GIVEN PROBLEM
Give every line of the entries below as a JSON list of strings, one string per line, and leave out the blank lines.

Dataset entries
***
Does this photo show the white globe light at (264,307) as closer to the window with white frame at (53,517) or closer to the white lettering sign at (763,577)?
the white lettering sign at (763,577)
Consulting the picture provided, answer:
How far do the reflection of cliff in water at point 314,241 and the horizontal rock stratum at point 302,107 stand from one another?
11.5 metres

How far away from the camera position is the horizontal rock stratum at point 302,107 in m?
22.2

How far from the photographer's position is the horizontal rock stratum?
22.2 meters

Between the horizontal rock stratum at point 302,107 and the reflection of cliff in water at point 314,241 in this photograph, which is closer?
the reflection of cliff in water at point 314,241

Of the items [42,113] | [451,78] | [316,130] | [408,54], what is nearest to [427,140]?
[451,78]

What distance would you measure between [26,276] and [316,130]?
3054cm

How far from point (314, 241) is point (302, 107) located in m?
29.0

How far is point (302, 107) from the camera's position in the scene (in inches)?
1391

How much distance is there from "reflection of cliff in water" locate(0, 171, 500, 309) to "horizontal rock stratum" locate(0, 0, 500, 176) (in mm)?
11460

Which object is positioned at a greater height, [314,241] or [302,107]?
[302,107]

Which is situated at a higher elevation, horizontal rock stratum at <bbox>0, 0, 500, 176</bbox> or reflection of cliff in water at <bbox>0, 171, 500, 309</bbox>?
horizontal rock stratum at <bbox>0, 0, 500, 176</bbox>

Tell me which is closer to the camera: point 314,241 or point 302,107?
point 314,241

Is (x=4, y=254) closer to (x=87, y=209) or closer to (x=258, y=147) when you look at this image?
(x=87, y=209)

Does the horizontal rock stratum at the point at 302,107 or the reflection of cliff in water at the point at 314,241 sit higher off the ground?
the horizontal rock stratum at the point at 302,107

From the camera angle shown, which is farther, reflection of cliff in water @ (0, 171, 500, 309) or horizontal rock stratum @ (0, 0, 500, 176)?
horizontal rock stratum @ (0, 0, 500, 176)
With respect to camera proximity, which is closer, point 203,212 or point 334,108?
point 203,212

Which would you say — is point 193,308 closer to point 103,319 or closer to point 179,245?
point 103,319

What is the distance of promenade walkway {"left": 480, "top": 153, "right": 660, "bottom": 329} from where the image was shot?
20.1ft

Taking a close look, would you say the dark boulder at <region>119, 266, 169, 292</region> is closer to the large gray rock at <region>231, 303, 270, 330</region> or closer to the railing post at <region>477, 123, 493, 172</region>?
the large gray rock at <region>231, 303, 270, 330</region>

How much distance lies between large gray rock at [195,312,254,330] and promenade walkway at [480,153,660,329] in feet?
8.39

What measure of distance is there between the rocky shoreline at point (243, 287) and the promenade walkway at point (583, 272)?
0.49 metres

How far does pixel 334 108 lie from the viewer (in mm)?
***
RESPONSE TO THIS TASK
[
  "Does this photo show the white globe light at (264,307) as closer to the window with white frame at (53,517) or closer to the white lettering sign at (763,577)?",
  "the white lettering sign at (763,577)",
  "Consulting the picture provided, answer:",
  "How far do the reflection of cliff in water at point 314,241 and the horizontal rock stratum at point 302,107 stand from one another?",
  "11.5 metres",
  "How far away from the camera position is the horizontal rock stratum at point 302,107 in m?",
  "22.2",
  "How far from the photographer's position is the horizontal rock stratum?",
  "22.2 meters",
  "Between the horizontal rock stratum at point 302,107 and the reflection of cliff in water at point 314,241 in this photograph, which is closer?",
  "the reflection of cliff in water at point 314,241",
  "Of the items [42,113] | [451,78] | [316,130] | [408,54], what is nearest to [427,140]?",
  "[451,78]",
  "What distance would you measure between [26,276] and [316,130]?",
  "3054cm",
  "How far from point (314, 241) is point (302, 107) located in m?",
  "29.0",
  "How far is point (302, 107) from the camera's position in the scene (in inches)?",
  "1391",
  "How much distance is there from \"reflection of cliff in water\" locate(0, 171, 500, 309) to \"horizontal rock stratum\" locate(0, 0, 500, 176) (in mm)?",
  "11460",
  "Which object is positioned at a greater height, [314,241] or [302,107]?",
  "[302,107]",
  "Which is situated at a higher elevation, horizontal rock stratum at <bbox>0, 0, 500, 176</bbox> or reflection of cliff in water at <bbox>0, 171, 500, 309</bbox>?",
  "horizontal rock stratum at <bbox>0, 0, 500, 176</bbox>",
  "Tell me which is closer to the camera: point 314,241 or point 302,107?",
  "point 314,241",
  "Is (x=4, y=254) closer to (x=87, y=209) or closer to (x=258, y=147) when you look at this image?",
  "(x=87, y=209)",
  "Does the horizontal rock stratum at the point at 302,107 or the reflection of cliff in water at the point at 314,241 sit higher off the ground?",
  "the horizontal rock stratum at the point at 302,107",
  "From the camera angle shown, which is farther, reflection of cliff in water @ (0, 171, 500, 309) or horizontal rock stratum @ (0, 0, 500, 176)?",
  "horizontal rock stratum @ (0, 0, 500, 176)",
  "With respect to camera proximity, which is closer, point 203,212 or point 334,108?",
  "point 203,212",
  "Which would you say — is point 193,308 closer to point 103,319 or closer to point 179,245?",
  "point 103,319",
  "What is the distance of promenade walkway {\"left\": 480, \"top\": 153, \"right\": 660, \"bottom\": 329} from where the image was shot?",
  "20.1ft",
  "Taking a close look, would you say the dark boulder at <region>119, 266, 169, 292</region> is closer to the large gray rock at <region>231, 303, 270, 330</region> or closer to the railing post at <region>477, 123, 493, 172</region>?",
  "the large gray rock at <region>231, 303, 270, 330</region>",
  "How much distance lies between large gray rock at [195,312,254,330] and promenade walkway at [480,153,660,329] in feet?",
  "8.39",
  "What measure of distance is there between the rocky shoreline at point (243, 287) and the promenade walkway at point (583, 272)?",
  "0.49 metres",
  "How far does pixel 334 108 lie from the viewer (in mm)?"
]